- _Material for this task_:
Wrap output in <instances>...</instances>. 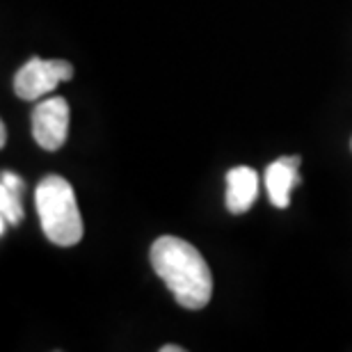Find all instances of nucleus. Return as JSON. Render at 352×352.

==

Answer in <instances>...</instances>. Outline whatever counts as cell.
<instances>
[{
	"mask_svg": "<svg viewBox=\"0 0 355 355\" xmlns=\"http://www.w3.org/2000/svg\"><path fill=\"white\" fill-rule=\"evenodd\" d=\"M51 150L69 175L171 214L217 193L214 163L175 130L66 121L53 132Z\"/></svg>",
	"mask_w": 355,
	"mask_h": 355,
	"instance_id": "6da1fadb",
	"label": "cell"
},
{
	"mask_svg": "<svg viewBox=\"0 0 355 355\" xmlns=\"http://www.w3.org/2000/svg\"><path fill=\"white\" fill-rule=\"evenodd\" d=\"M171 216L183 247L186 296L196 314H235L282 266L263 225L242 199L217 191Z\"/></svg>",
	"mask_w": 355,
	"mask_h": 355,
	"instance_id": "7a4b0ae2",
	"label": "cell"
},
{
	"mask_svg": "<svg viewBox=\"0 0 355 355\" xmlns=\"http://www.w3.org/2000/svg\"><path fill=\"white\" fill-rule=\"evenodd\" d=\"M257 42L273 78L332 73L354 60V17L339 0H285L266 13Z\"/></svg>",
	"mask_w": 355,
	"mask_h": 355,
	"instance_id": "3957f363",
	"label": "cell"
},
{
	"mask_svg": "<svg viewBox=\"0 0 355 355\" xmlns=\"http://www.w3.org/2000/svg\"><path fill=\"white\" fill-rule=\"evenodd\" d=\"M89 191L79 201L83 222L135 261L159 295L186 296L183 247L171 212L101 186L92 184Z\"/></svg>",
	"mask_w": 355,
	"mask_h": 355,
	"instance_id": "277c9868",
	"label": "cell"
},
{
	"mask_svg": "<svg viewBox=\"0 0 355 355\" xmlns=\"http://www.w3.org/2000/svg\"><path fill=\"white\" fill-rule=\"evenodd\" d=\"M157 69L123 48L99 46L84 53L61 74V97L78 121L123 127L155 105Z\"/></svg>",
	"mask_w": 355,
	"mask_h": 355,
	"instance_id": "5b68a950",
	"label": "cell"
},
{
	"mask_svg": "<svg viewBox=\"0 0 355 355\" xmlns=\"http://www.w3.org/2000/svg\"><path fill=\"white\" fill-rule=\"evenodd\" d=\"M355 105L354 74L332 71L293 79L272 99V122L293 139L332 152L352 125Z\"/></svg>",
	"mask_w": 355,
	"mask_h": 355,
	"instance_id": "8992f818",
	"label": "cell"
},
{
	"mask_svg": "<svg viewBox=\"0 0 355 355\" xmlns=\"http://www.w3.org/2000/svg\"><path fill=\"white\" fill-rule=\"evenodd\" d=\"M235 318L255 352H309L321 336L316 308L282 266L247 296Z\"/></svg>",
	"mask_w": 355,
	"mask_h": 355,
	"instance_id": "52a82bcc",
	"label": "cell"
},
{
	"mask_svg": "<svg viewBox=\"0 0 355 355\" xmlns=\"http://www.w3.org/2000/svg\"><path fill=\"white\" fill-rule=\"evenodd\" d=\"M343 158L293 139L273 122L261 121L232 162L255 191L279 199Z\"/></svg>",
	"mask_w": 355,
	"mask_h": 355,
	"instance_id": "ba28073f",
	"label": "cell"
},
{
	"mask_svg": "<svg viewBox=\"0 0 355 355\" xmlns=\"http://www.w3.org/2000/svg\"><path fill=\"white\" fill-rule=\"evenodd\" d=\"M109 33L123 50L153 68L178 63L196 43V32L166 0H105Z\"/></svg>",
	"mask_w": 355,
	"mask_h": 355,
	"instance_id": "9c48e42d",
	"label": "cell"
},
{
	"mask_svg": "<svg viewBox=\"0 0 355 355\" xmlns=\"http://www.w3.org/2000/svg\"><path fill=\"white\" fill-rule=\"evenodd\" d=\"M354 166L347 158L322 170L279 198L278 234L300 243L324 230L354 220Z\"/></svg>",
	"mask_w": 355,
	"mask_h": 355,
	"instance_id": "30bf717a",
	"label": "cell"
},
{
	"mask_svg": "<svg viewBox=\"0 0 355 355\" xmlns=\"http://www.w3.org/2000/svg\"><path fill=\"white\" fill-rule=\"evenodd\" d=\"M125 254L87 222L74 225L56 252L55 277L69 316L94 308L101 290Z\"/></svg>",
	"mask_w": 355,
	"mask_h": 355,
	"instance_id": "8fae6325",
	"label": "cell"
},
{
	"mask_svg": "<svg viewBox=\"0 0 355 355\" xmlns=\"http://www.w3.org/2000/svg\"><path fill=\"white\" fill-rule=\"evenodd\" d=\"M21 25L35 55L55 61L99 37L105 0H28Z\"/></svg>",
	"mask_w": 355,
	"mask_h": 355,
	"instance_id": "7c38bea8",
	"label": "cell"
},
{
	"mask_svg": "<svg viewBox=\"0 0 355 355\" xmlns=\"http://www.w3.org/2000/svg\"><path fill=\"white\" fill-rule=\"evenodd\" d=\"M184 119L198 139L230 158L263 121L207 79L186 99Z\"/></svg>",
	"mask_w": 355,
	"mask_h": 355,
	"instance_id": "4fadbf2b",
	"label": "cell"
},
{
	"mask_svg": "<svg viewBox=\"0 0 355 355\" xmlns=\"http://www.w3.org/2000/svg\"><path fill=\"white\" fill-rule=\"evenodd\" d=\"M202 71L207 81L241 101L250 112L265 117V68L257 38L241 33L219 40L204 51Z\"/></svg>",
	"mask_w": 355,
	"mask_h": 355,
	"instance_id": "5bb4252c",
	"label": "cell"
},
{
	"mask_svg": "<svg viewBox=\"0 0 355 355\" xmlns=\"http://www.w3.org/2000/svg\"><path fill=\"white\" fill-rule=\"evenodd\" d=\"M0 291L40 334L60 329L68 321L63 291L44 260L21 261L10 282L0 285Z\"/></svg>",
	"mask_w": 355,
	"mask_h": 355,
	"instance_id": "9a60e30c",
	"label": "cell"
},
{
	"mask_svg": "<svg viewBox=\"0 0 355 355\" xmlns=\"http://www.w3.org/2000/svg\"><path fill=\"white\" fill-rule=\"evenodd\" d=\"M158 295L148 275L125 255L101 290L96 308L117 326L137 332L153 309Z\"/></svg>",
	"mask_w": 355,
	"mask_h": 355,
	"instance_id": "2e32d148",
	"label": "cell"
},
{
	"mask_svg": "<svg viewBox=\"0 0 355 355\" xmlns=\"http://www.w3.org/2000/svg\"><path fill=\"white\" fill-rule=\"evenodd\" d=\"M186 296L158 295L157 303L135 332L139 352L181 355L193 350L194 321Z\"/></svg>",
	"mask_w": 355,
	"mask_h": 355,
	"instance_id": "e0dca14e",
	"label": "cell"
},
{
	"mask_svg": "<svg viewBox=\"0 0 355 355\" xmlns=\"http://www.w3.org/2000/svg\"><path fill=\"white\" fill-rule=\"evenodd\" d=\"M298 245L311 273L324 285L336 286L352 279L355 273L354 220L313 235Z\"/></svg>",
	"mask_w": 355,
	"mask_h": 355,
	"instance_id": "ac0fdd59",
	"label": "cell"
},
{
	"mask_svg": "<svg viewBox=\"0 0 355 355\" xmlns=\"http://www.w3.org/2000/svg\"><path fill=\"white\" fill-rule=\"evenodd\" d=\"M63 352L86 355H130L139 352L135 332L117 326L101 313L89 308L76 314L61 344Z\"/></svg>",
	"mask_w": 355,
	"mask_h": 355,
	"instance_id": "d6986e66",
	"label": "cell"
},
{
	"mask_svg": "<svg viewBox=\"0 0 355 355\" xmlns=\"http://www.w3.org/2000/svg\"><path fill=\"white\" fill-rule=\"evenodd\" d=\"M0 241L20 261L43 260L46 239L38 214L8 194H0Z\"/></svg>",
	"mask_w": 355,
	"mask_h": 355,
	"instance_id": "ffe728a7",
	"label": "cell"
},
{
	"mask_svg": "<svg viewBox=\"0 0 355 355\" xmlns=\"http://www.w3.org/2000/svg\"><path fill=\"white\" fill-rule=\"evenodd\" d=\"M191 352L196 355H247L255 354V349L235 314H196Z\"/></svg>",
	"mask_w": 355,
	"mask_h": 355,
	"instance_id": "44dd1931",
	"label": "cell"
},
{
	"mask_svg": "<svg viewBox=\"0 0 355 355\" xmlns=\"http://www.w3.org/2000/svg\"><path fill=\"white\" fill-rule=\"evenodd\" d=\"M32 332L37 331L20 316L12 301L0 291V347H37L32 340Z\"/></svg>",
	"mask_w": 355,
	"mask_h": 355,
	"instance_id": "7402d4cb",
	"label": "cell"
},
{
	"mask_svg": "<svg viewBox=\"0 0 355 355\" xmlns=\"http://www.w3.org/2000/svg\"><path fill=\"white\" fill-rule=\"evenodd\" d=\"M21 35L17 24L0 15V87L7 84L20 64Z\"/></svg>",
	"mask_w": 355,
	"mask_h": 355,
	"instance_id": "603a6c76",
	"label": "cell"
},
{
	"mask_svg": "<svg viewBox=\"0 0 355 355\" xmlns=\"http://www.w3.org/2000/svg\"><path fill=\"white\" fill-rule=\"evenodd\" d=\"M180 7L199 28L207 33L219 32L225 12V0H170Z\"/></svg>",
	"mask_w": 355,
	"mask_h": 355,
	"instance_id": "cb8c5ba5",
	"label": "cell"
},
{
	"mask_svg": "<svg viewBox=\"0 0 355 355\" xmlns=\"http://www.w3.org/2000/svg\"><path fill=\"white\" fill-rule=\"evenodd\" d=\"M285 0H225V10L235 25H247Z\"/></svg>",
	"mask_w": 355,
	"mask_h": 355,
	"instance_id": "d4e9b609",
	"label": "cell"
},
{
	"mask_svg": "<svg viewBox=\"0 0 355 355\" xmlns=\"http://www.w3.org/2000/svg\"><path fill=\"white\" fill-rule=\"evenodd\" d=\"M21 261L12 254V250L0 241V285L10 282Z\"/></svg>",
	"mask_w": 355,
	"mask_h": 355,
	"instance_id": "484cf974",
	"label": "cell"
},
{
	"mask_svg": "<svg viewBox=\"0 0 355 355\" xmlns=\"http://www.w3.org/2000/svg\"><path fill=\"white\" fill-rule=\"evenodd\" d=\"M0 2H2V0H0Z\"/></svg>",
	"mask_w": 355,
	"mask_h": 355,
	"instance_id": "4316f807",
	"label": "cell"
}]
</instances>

- _Problem to solve_: Rewrite everything from the line containing "Answer in <instances>...</instances>." down to the line containing "42L273 78L332 73L354" as a JSON list of strings, one string per line, with blank lines omitted.

- _Response_:
[
  "Answer in <instances>...</instances>. Outline whatever counts as cell.",
  "<instances>",
  "[{",
  "\t\"mask_svg\": \"<svg viewBox=\\\"0 0 355 355\\\" xmlns=\\\"http://www.w3.org/2000/svg\\\"><path fill=\\\"white\\\" fill-rule=\\\"evenodd\\\" d=\\\"M51 150L69 175L171 214L217 193L214 163L175 130L66 121L53 132Z\\\"/></svg>\",",
  "\t\"mask_w\": 355,",
  "\t\"mask_h\": 355,",
  "\t\"instance_id\": \"6da1fadb\",",
  "\t\"label\": \"cell\"",
  "},",
  "{",
  "\t\"mask_svg\": \"<svg viewBox=\\\"0 0 355 355\\\" xmlns=\\\"http://www.w3.org/2000/svg\\\"><path fill=\\\"white\\\" fill-rule=\\\"evenodd\\\" d=\\\"M171 216L183 247L186 296L196 314H235L282 266L263 225L242 199L217 191Z\\\"/></svg>\",",
  "\t\"mask_w\": 355,",
  "\t\"mask_h\": 355,",
  "\t\"instance_id\": \"7a4b0ae2\",",
  "\t\"label\": \"cell\"",
  "},",
  "{",
  "\t\"mask_svg\": \"<svg viewBox=\\\"0 0 355 355\\\" xmlns=\\\"http://www.w3.org/2000/svg\\\"><path fill=\\\"white\\\" fill-rule=\\\"evenodd\\\" d=\\\"M257 42L273 78L332 73L354 60V17L339 0H285L266 13Z\\\"/></svg>\","
]